● **Tasks and exercises**
1. In the custom initialiser guide, what default value does the truncated normal initialiser give its upper bound?
2. Print the stretch of the custom initialiser guide from "class(truncated_normal_init_type), intent(inout) :: this" through "select rank(input)".
3. List all the arguments of the setup function in the custom initialiser guide.

● **Document extract**

Creating Custom Initialisers¶

You can create custom weight initialisation strategies by extending the base_init_type.

Base Initialiser Type¶

All initialisers inherit from base_init_type and must implement the initialise procedure.

Required Procedures¶

initialise: Initialise weights/biases with the desired distribution or strategy

Essential Structure¶

type, extends(base_init_type) :: custom_init_type
   ! Add custom parameters here
   real(real32) :: custom_param = 1.0_real32
 contains
   procedure, pass(this) :: initialise => initialise_custom
end type custom_init_type

Example: Truncated Normal Initialiser¶

Here’s a complete example of a custom initialiser:

module my_truncated_normal_init
  use coreutils, only: real32
  use athena__misc_types, only: base_init_type
  use athena__random, only: normal_dist
  implicit none

  type, extends(base_init_type) :: truncated_normal_init_type
     real(real32) :: lower_bound = -2.0_real32
     real(real32) :: upper_bound = 2.0_real32
   contains
     procedure, pass(this) :: initialise => initialise_truncated_normal
  end type truncated_normal_init_type

  interface truncated_normal_init_type
     module function setup(mean, std, lower, upper) result(initialiser)
       real(real32), optional, intent(in) :: mean, std, lower, upper
       type(truncated_normal_init_type) :: initialiser
     end function setup
  end interface

contains

  function setup(mean, std, lower, upper) result(initialiser)
    real(real32), optional, intent(in) :: mean, std, lower, upper
    type(truncated_normal_init_type) :: initialiser

    initialiser%name = "truncated_normal"
    if(present(mean)) initialiser%mean = mean
    if(present(std)) initialiser%std = std
    if(present(lower)) initialiser%lower_bound = lower
    if(present(upper)) initialiser%upper_bound = upper
  end function setup

  subroutine initialise_truncated_normal(this, input, fan_in, fan_out, spacing)
    class(truncated_normal_init_type), intent(inout) :: this
    real(real32), dimension(..), intent(out) :: input
    integer, optional, intent(in) :: fan_in, fan_out
    integer, dimension(:), optional, intent(in) :: spacing

    real(real32) :: value
    integer :: i, n

    ! Get total number of elements
    select rank(input)
    rank(1)
      n = size(input, 1)
    rank(2)
      n = size(input, 1) * size(input, 2)
    rank(3)
      n = size(input, 1) * size(input, 2) * size(input, 3)
    rank(4)
      n = size(input, 1) * size(input, 2) * size(input, 3) * size(input, 4)
    end select

    ! Initialise with truncated normal distribution
    do i = 1, n
      do
        call normal_dist(value, this%mean, this%std)

● **Extracted records**
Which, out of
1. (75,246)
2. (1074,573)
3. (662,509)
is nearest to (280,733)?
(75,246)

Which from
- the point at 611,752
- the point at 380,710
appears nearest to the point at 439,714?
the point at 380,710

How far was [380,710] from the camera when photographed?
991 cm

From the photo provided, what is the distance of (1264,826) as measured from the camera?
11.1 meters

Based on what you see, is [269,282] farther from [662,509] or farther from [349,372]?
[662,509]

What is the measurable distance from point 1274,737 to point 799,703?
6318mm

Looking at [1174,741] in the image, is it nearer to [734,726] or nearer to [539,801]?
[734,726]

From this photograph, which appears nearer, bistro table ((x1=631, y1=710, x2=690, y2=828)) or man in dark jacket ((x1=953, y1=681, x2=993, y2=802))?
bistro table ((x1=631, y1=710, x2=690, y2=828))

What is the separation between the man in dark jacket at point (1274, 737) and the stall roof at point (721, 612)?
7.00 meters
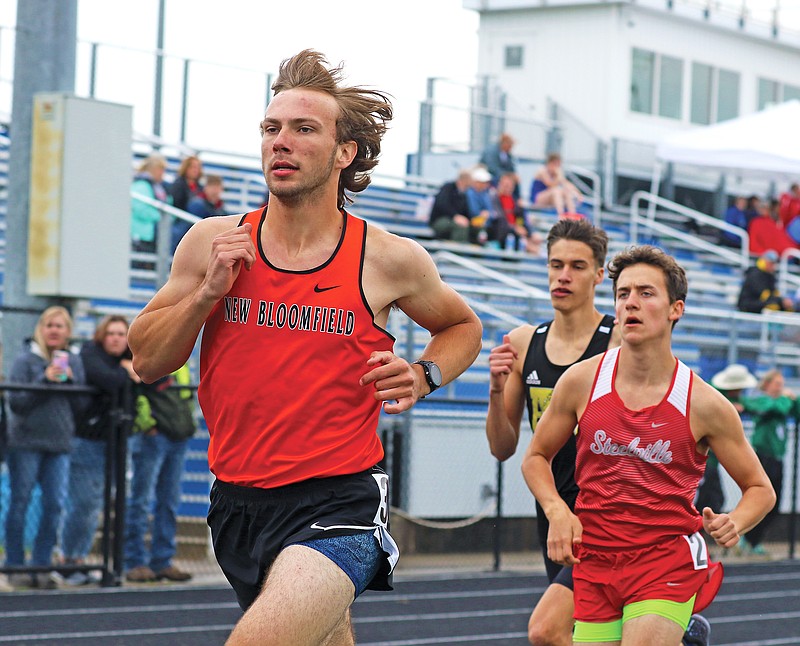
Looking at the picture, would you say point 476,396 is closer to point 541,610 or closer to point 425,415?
point 425,415

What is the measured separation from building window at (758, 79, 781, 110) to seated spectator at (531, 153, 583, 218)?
12.8 metres

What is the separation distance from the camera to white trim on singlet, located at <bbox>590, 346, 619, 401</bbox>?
5488 mm

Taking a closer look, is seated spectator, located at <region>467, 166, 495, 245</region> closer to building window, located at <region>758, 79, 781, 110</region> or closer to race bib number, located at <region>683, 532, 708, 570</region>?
race bib number, located at <region>683, 532, 708, 570</region>

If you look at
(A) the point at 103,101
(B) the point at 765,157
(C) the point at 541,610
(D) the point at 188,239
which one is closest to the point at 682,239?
(B) the point at 765,157

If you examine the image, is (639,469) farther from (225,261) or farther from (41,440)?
(41,440)

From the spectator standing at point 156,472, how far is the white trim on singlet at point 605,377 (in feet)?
19.8

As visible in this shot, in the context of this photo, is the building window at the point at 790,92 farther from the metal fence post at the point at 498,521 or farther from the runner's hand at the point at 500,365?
the runner's hand at the point at 500,365

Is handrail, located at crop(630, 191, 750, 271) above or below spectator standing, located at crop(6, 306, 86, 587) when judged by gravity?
above

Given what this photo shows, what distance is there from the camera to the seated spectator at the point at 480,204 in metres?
Answer: 17.9

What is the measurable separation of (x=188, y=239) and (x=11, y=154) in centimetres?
715

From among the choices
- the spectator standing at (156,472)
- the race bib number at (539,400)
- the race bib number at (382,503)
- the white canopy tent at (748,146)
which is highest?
the white canopy tent at (748,146)

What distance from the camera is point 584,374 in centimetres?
558

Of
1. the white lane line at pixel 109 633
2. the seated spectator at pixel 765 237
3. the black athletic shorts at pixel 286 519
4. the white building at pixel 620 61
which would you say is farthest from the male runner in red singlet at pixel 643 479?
the white building at pixel 620 61

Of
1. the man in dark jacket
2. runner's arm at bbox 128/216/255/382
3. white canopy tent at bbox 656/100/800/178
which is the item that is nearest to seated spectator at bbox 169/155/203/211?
the man in dark jacket
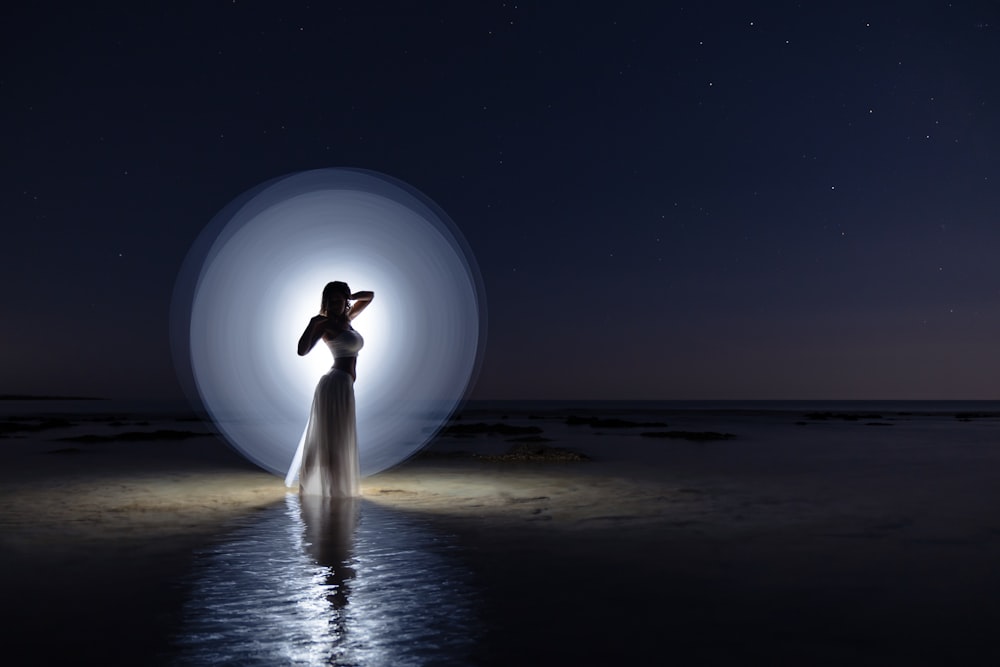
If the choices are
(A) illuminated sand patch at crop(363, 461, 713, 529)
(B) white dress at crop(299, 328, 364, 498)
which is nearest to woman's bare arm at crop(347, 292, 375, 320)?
(B) white dress at crop(299, 328, 364, 498)

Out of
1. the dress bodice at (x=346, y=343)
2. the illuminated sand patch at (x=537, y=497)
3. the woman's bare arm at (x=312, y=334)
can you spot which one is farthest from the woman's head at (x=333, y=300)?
the illuminated sand patch at (x=537, y=497)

● **Per-task answers**
1. 2.0_real32

2.
class(truncated_normal_init_type), intent(inout) :: this
    real(real32), dimension(..), intent(out) :: input
    integer, optional, intent(in) :: fan_in, fan_out
    integer, dimension(:), optional, intent(in) :: spacing

    real(real32) :: value
    integer :: i, n

    ! Get total number of elements
    select rank(input)

3. mean, std, lower, upper